Kamala Harris tours Florida's blood-stained Parkland school building

The Vice President visited Marjory Stoneman Douglas High School to talk with relatives of some of the 17 murder victims.
In this Feb. 23, 2019, photo, a bicyclist rides past a sign at Marjory Stoneman Douglas High School in Parkland, Fla
Posted at 12:49 PM, Mar 23, 2024

As the Biden administration's efforts to reduce gun violence in the U.S., Vice President Kamala Harris visited Marjory Stoneman Douglas High School in Parkland, Florida — the site of the 2018 mass shooting where 17 people were murdered. 

Vice President Harris used the visit to pay respects, but also to focus on how the administration plans to address gun violence, meeting with ten families of victims on Saturday; she walked through the halls and classrooms of the school. 

Just before 4 p.m. ET Vice President Harris went into the school's gym, and then was led into the freshman building where the shooting took place — it had been preserved since Feb. 14th, 2018. The building is scheduled to be demolished this year, according to Broward Schools

"This school is soon going to be torn down but the memory of it will never be erased," the vice president said. 

Family members held up photos of their loved ones on Saturday during Vice President Harris' visit. 

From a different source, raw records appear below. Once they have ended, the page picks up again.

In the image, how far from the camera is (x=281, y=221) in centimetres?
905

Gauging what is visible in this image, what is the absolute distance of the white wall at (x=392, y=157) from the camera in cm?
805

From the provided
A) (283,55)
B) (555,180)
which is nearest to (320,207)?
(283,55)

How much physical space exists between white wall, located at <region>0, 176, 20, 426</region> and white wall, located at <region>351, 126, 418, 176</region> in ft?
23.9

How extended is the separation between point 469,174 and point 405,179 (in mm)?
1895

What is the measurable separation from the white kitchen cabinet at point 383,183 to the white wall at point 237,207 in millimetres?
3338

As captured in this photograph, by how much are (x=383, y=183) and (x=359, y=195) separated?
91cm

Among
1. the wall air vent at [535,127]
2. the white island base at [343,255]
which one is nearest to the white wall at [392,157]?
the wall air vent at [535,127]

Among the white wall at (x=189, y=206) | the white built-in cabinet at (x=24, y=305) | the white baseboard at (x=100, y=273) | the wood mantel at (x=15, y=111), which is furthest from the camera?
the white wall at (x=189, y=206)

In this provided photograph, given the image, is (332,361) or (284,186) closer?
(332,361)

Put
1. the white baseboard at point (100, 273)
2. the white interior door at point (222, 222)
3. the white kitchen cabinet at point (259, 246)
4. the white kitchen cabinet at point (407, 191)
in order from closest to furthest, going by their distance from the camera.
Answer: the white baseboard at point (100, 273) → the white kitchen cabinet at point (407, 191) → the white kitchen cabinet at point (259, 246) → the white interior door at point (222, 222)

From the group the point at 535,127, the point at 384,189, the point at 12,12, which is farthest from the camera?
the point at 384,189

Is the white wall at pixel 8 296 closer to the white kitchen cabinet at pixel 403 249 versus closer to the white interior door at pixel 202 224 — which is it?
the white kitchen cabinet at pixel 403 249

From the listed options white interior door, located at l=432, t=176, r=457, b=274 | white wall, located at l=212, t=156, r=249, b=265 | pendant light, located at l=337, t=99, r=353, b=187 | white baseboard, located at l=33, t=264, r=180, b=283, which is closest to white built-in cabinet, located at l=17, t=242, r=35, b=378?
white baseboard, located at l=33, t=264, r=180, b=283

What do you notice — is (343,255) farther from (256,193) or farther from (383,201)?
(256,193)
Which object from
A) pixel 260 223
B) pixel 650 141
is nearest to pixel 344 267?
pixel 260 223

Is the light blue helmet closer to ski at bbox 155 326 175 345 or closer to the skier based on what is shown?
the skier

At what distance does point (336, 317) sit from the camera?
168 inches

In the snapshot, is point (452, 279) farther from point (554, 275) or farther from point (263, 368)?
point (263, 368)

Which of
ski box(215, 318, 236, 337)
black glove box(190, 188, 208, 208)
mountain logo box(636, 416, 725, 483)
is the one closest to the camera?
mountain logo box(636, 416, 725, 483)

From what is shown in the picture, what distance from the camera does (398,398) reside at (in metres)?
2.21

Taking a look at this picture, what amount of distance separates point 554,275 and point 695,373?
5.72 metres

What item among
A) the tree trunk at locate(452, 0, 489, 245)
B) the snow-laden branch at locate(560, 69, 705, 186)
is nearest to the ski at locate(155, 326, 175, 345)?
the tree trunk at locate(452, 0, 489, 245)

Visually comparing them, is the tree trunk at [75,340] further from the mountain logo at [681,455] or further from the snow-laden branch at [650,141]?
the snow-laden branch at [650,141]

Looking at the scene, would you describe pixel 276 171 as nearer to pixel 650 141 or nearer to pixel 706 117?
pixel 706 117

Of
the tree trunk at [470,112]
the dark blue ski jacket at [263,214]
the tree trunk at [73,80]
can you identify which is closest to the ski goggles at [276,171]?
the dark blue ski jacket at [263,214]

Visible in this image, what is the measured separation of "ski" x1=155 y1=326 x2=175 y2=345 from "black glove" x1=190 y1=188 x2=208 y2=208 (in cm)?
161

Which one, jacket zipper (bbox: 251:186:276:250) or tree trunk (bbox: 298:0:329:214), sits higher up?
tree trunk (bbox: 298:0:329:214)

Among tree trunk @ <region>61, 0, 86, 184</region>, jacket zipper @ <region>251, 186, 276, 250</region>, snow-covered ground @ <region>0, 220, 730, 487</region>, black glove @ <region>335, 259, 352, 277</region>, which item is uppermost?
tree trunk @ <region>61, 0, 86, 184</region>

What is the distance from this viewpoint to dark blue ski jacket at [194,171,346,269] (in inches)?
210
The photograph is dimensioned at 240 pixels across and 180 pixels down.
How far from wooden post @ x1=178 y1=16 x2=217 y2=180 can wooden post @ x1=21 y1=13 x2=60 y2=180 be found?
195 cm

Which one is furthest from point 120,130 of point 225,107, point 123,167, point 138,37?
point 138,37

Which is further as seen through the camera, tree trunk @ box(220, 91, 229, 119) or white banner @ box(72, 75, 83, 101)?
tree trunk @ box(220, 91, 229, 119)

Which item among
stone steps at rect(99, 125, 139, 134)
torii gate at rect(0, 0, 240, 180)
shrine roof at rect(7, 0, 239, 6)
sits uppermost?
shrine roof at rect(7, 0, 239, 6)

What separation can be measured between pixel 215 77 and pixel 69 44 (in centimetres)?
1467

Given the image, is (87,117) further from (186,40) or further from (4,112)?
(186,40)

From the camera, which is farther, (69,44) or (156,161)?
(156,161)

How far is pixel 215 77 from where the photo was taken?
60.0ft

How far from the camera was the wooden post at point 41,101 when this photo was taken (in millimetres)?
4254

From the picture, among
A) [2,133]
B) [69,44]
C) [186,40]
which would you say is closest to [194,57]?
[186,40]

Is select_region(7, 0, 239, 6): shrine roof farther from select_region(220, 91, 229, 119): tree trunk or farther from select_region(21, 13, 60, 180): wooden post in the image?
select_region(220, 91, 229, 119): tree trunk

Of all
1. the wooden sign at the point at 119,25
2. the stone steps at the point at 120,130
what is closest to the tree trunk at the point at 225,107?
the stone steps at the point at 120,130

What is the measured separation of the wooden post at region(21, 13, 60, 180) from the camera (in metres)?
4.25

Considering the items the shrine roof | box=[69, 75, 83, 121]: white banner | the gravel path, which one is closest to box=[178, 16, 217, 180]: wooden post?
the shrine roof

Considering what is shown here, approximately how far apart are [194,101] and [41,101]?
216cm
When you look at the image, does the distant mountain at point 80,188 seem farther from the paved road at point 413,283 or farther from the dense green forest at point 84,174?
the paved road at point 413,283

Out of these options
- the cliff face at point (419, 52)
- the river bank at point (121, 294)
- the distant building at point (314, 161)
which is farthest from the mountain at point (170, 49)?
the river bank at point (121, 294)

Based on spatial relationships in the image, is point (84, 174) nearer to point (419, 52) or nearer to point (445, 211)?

"I do believe we have a duty to remember and to bear witness to what happened here. It is extraordinarily tragic," the vice president said. "These were beautiful people who I've come to know through their family members. They are so much bigger and more than statistics. They should be so much bigger and more than subjects to politics or gamesmanship."

The vice president noted that the desks in one area were still in the same configuration as they were on the day of the shooting.

"What I saw then here after, I spent time with the families during the walk through of the building where these crimes occurred, is a moment frozen in time," she said. "We must do better."

During the penalty phase of the trial for the shooter, the jury was taken to view the school. A small group of journalists were allowed to walk through the campus as part of the trial's proceedings. Descriptions at the time indicated pieces of a normal school day, like notes and dry erase board writings — things that were left in place among the bullet holes and blood stains. Court TV is among the press who have visited

Those visiting the school with the vice president Saturday included U.S. Representative Jared Moskowitz, State Attorney Harold Pryor, and members of the Broward County State Attorney's Office, the White House said.

School building where Parkland massacre happened will be demolished
Building on the Marjory Stoneman Douglas High School campus where 17 people died in a mass shooting in 2018.

School building where Parkland massacre happened will be demolished

​The long-awaited destruction of Marjory Stoneman Douglas High School's 1200 building is scheduled to take place after the end of the school year.


Vice President Harris announced the launch of a new resource center focused on the implementation of red flag laws called the National Extreme Risk Protection Order Resource Center. The White House said it would be the first of its kind. 

The Biden administration called on states to pass and implement legislation, including red flag laws, and urged the use of federal funds — including $750 million — for state crisis intervention programs.

"Part of why I'm here today is to challenge every state to pass a red flag law," Vice President Harris said during Saturday's visit in Parkland. 

Combating gun violence has been one of the top priorities expressed by the Biden administration. Last year the White House announced the creation of theOffice on Gun Violence Prevention which would be overseen by Vice President Harris as part of the administration's work to reduce gun violence. 

President Joe Biden has called on Congress to commit to further action to find a way to lessen gun violence across the country, including a push to try and ban assault weapons and high capacity magazines; also by passing universal background checks.

The 17 people killed at the school include, Alyssa Alhadeff, Scott Beigel, Martin Duque, Nicholas Dworet, Aaron Feis, Jaime Guttenberg, Athletic Director Chris Hixon, Luke Hoyer, Cara Loughran, Gina Montalto, Joaquin Oliver, Alaina Petty, Meadow Pollack, Helena Ramsay, Alex Schachter, Carmen Schentrup and Peter Wang. 

Each of their families told of how they were great siblings; sons and daughters, some mothers and fathers. Their families loved them deeply and still advocate for measures to quell gun violence in the United States so that other families don't have to experience the same grief and pain.

A memorial for the victims of Parkland stands as a low brick wall in a half circle with photos of each of the 14 students and three staff members killed that day. There is writing under the photos and a rose placed beneath. Four benches are in the garden area between the schools buildings. 

On Saturday, Vice President Harris was silent as she stopped at each photo to pay respects. 

In 2022, Lori Jane Gliha reported on federal funds that were expected at the time to be used to pass red flag laws, and how states were dealing with gun violence. 

In Denver, police used Colorado's red flag laws to prohibit potentially dangerous individuals from gaining possession of firearms. Under the state's law, a judge can grant an Extreme Risk Protection Order to temporarily block possession of firearms if the judge believes a person poses a danger to themselves or others.